> **Your assignment**
Copy out each line of the material that includes the word "trap".

> **Material provided**
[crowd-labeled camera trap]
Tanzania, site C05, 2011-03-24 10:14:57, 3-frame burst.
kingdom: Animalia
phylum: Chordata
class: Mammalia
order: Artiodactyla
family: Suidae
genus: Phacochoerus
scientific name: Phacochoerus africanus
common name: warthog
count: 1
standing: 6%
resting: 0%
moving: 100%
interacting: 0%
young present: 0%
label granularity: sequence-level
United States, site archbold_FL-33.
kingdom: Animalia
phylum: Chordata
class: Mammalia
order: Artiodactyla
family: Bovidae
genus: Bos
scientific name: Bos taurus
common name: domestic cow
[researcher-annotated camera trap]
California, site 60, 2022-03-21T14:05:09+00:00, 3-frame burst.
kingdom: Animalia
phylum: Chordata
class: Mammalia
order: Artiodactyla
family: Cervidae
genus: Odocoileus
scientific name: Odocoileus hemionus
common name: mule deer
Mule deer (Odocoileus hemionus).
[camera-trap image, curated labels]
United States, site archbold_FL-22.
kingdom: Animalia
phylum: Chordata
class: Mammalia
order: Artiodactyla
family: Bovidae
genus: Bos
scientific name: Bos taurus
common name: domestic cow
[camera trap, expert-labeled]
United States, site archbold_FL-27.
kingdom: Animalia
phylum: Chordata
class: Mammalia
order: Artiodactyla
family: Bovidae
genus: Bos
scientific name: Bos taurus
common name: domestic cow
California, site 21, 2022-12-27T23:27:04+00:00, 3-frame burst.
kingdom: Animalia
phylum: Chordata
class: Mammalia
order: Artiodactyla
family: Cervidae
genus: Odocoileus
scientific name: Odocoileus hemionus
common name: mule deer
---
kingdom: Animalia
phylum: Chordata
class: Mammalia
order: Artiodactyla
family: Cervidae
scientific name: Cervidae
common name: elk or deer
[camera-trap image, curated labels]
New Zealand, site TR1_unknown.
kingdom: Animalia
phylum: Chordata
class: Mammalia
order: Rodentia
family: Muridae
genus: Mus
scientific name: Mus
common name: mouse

> **Result of the task**
[crowd-labeled camera trap]
[researcher-annotated camera trap]
[camera-trap image, curated labels]
[camera trap, expert-labeled]
[camera-trap image, curated labels]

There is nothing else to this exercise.